Wird dem Gemeinschuldner eine Sache gemäß § 119 Abs 5 KO zur freien Verfügung überlassen, scheidet sie aus der Konkursmasse endgültig aus. Es bewirkt jedoch erst ein rechtskräftiger Beschluß auf Ausscheidung die Teilaufhebung des Konkurses, durch die das konkursfrei gewordene Vermögen in die unbeschränkte Verfügungsmacht des Gemeinschuldners zurückfällt (2 Ob 2368/96s; SZ 61/172 = ÖBA 1989, 92 mwN; idS offenbar auch SZ 67/98). Vor Rechtskraft eines solchen Beschlusses kann somit der Gemeinschuldner nicht über die dessen Gegenstand bildenden Sachen verfügen. Bis zur Rechtskraft haben daher auch alle Zustellungen in Angelegenheiten, die derartige Sachen betreffen, an den Masseverwalter zu erfolgen (MietSlg 38.869).
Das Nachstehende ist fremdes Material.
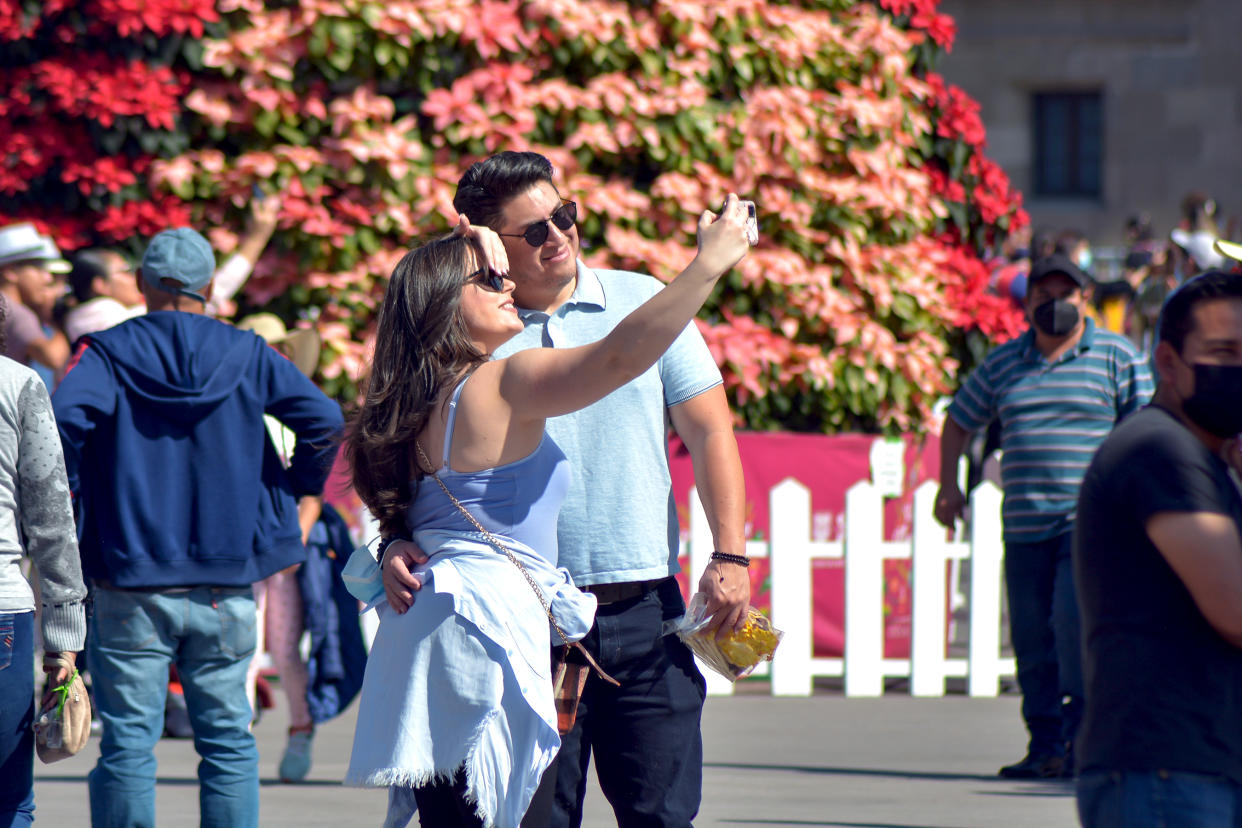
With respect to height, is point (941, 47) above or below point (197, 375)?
above

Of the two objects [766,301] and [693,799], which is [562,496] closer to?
[693,799]

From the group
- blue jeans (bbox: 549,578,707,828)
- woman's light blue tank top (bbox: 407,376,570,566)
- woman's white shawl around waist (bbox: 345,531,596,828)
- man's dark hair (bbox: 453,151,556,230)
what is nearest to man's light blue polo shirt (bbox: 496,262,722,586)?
blue jeans (bbox: 549,578,707,828)

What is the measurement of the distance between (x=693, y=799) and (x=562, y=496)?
2.58 ft

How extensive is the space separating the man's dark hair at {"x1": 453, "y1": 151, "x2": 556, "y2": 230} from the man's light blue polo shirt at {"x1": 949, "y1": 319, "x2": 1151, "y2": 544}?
3.53 meters

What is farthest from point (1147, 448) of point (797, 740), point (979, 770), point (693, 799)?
point (797, 740)

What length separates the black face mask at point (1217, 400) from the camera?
10.2 feet

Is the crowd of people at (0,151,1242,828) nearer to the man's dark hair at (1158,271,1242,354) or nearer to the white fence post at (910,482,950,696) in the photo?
the man's dark hair at (1158,271,1242,354)

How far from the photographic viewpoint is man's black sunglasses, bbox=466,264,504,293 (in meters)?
3.78

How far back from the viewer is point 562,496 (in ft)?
12.4

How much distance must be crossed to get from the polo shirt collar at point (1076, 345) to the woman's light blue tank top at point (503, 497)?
4.00 meters

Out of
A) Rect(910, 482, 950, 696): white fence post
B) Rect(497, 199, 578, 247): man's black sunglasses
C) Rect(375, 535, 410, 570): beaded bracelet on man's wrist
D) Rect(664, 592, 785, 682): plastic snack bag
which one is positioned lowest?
Rect(910, 482, 950, 696): white fence post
Der erkennende Senat sprach überdies bereits in der in diesem Exekutionsverfahren gefällten Entscheidung 3 Ob 8/96 (RZ 1997/17) aus, daß das Absonderungsrecht an Massebestandteilen in einem reinen Exekutionsverfahren mit Wirkung für die Konkursmasse wider den durch den Masseverwalter vertretenen Verpflichteten auszuüben sei. Der Gemeinschuldner verliere durch die Konkurseröffnung seine Prozeßfähigkeit in Ansehung des konkursunterworfenen Vermögens. Es werde ihm daher auch das Recht versagt, im Exekutionsverfahren gefaßte Beschlüsse selbständig zu bekämpfen. Bringe der Gemeinschuldner als Verpflichteter selbst ein Rechtsmittel ein, sei gemäß § 78 EO und § 6 Abs 2 ZPO von Amts wegen der Versuch zu unternehmen, den Mangel der gesetzlichen Vertretung zu sanieren, es sei denn, der Gemeinschuldner hätte eindeutig zum Ausdruck gebracht, nur selbst, also nicht durch den Masseverwalter als gesetzlichen Vertreter handeln zu wollen. Daran ist festzuhalten.
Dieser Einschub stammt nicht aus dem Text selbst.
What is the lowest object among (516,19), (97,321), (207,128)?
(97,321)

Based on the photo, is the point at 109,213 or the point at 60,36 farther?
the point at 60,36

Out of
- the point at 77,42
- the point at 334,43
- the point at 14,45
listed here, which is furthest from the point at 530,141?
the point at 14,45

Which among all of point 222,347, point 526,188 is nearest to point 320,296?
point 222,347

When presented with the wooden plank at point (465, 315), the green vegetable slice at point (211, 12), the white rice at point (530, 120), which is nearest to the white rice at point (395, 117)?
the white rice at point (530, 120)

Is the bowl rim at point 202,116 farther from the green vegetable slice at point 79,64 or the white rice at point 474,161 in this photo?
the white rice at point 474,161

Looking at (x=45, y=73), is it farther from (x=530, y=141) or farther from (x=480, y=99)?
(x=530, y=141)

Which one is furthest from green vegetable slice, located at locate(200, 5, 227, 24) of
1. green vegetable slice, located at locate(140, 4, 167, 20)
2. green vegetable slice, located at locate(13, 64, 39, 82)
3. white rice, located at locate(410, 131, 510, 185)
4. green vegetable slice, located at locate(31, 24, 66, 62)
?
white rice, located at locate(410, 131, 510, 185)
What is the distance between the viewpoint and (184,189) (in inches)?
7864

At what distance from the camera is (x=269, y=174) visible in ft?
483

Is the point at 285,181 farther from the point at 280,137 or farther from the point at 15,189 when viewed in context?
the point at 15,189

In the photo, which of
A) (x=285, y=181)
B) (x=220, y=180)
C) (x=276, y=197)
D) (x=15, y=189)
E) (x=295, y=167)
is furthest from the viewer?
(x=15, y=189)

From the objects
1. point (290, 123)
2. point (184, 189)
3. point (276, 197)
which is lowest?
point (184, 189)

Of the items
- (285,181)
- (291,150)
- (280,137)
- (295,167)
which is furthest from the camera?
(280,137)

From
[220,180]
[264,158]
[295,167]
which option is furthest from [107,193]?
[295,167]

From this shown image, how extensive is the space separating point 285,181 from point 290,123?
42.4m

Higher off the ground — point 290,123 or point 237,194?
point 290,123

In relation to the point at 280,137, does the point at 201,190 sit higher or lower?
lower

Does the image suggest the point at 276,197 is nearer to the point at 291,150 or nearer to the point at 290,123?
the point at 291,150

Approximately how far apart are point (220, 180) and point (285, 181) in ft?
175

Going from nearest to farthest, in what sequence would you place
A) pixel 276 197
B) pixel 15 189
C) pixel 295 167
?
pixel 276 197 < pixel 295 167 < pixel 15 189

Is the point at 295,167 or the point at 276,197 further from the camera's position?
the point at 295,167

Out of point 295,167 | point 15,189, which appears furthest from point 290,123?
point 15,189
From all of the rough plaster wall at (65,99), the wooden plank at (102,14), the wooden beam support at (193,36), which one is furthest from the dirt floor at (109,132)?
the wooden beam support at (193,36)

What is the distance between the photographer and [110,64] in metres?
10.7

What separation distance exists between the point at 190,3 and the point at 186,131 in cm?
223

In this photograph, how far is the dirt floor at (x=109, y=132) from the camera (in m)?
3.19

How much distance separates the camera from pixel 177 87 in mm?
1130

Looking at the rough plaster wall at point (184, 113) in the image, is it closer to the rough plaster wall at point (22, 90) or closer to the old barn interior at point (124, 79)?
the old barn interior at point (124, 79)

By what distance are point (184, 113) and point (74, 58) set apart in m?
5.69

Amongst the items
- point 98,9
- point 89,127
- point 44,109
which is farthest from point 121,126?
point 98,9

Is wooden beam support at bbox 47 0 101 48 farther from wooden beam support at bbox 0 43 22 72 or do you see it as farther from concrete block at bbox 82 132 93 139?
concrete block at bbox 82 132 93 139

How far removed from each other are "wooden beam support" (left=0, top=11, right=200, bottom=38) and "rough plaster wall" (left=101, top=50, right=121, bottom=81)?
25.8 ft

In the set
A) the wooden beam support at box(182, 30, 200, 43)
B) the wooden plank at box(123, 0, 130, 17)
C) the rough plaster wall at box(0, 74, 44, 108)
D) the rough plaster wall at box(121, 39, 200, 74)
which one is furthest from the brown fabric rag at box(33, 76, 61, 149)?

Den Rekursgründen in den vom Gericht zweiter Instanz zurückgewiesenen Rechtsmitteln (ON 95a und ON 100) kann nicht entnommen werden, daß der Verpflichte nur selbst, somit jedenfalls nicht durch den Masseverwalter als gesetzlichen Vertreter handeln will. Dieser beruft sich in der Eventualbegründung seines Revisionsrekurses auch ausdrücklich auf das Erfordernis eines den Darlegungen der Entscheidung 3 Ob 8/96 entsprechenden Sanierungsverfahrens.

Das Gericht zweiter Instanz wird daher einen derartigen Sanierungsversuch zu veranlassen und - je nach dessen Ergebnis - über die Rekurse des Verpflichteten neuerlich zu entscheiden haben.

Der angefochtene Beschluß auf Zurückweisung der bezeichneten Rechtsmittel des Verpflichteten ist daher spruchgemäß aufzuheben.